INSTRUCTIONS FOR THE TASK - The entries below need to be transcribed exactly, without their images.

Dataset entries
------------------------------------------------------------------------
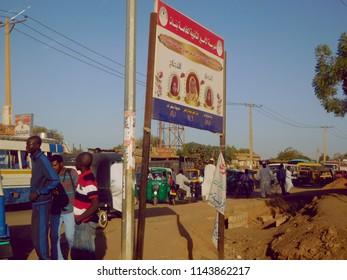 Omdurman, Sudan - November, 24, 2017: street life in the city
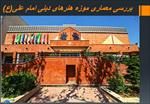 پاورپوینت-بررسی-معماری-موزه-هنرهای-دینی-امام-علی(ع)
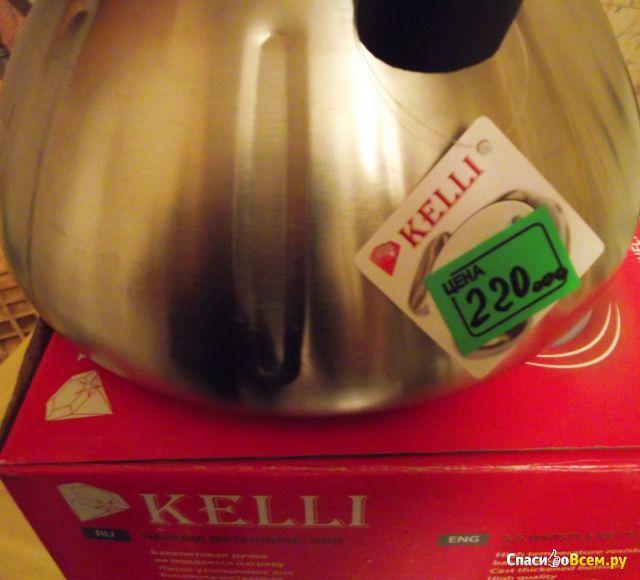 Чайник металлический Kelli KL-4155 фото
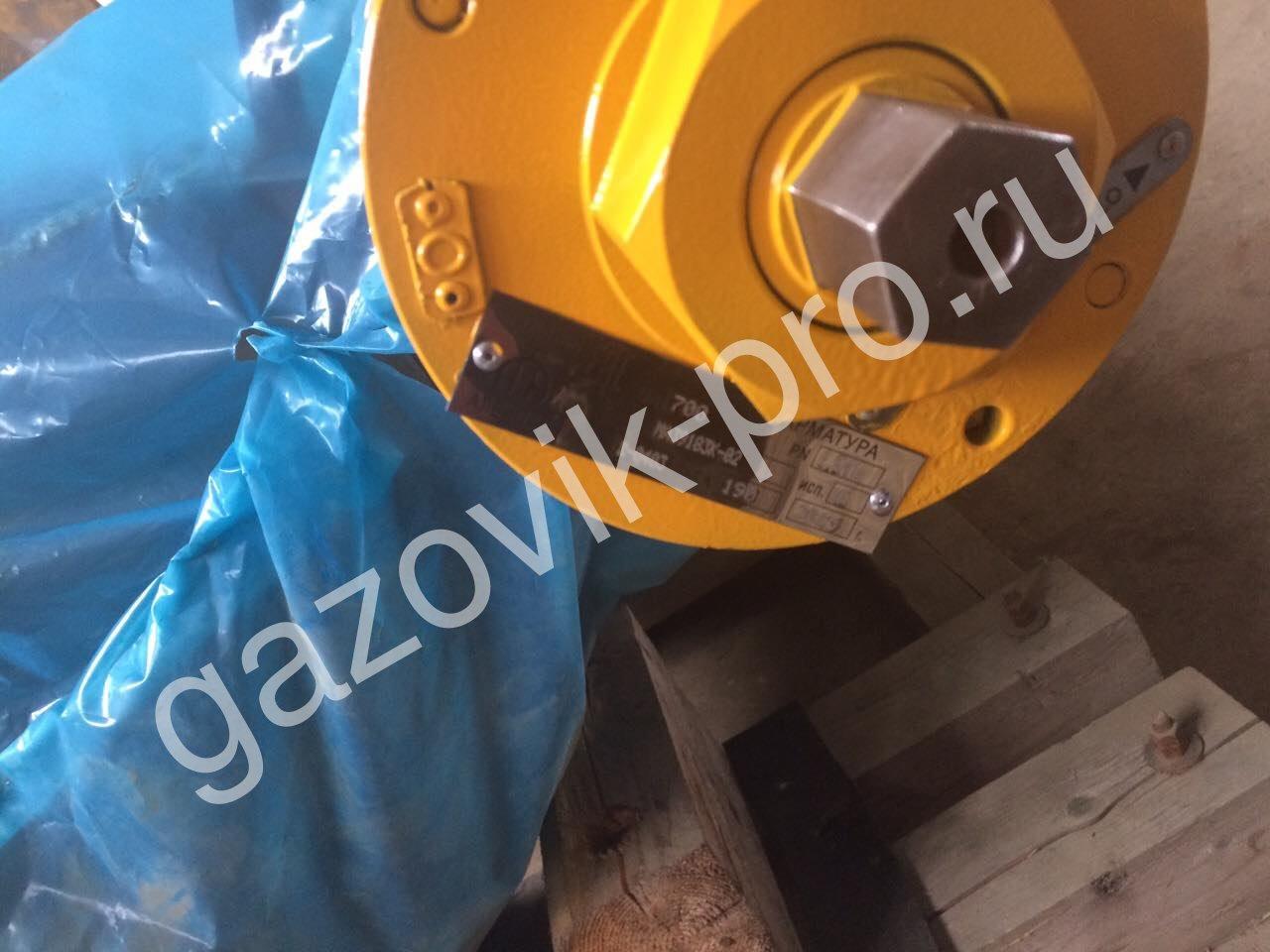 Кран шаровой МА 39183К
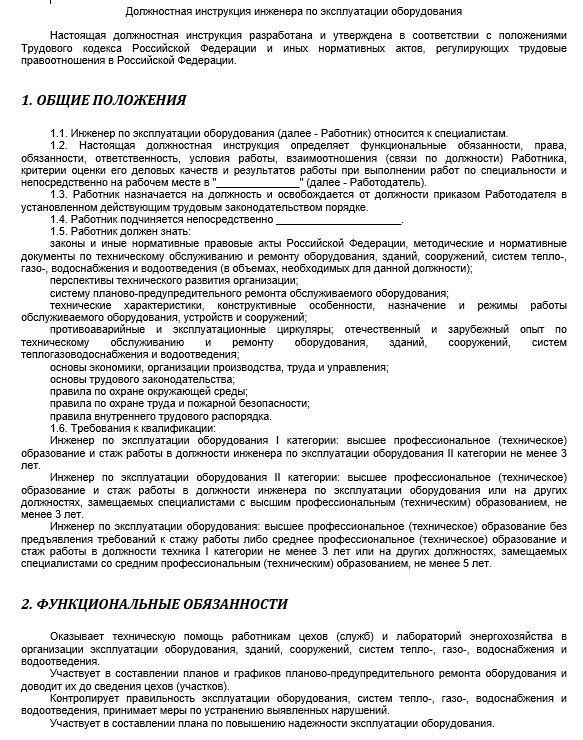 dolzhnostnaya-instrukciya-inzhenera024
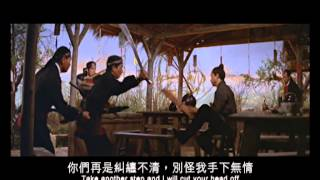 Download One-Armed Swordsman (1967) Shaw Brothers **Official Trailer** 獨臂刀 Video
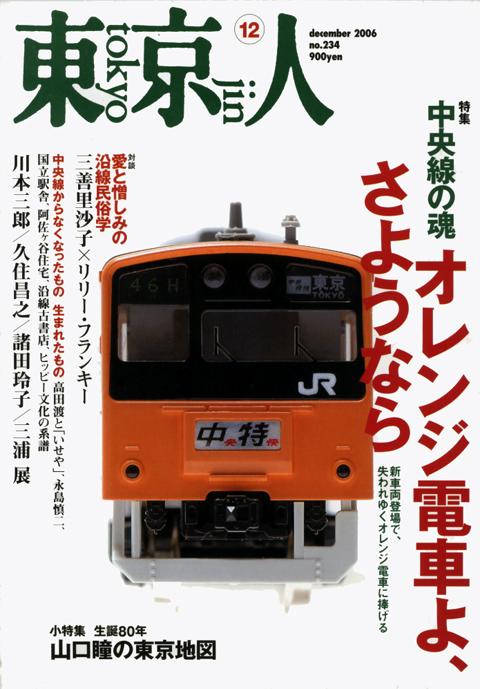 tokyo-jin_2006dec_1.jpg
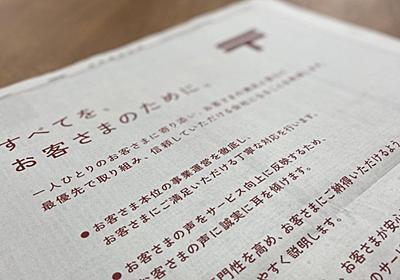 日本郵便の現場を憤慨させた東京支社長の懺悔 | 金融業界 | 東洋経済オンライン | 経済ニュースの新基準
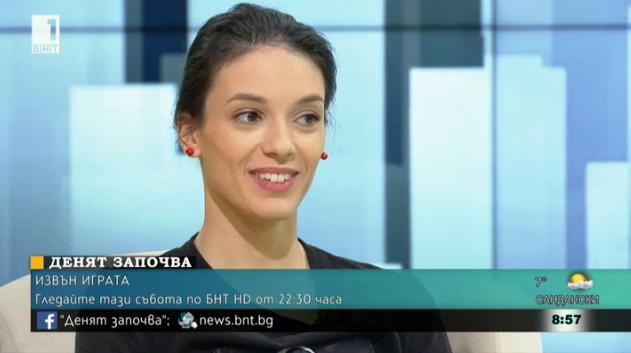 Актрисата Луиза Григорова в Извън играта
------------------------------------------------------------------------
TASK RESPONSE -
 Omdurman, Sudan - November, 24, 2017: street life in the city
 پاورپوینت-بررسی-معماری-موزه-هنرهای-دینی-امام-علی(ع)
 Чайник металлический Kelli KL-4155 фото
 Кран шаровой МА 39183К
 dolzhnostnaya-instrukciya-inzhenera024
 Download One-Armed Swordsman (1967) Shaw Brothers **Official Trailer** 獨臂刀 Video
 tokyo-jin_2006dec_1.jpg
 日本郵便の現場を憤慨させた東京支社長の懺悔 | 金融業界 | 東洋経済オンライン | 経済ニュースの新基準
 Актрисата Луиза Григорова в Извън играта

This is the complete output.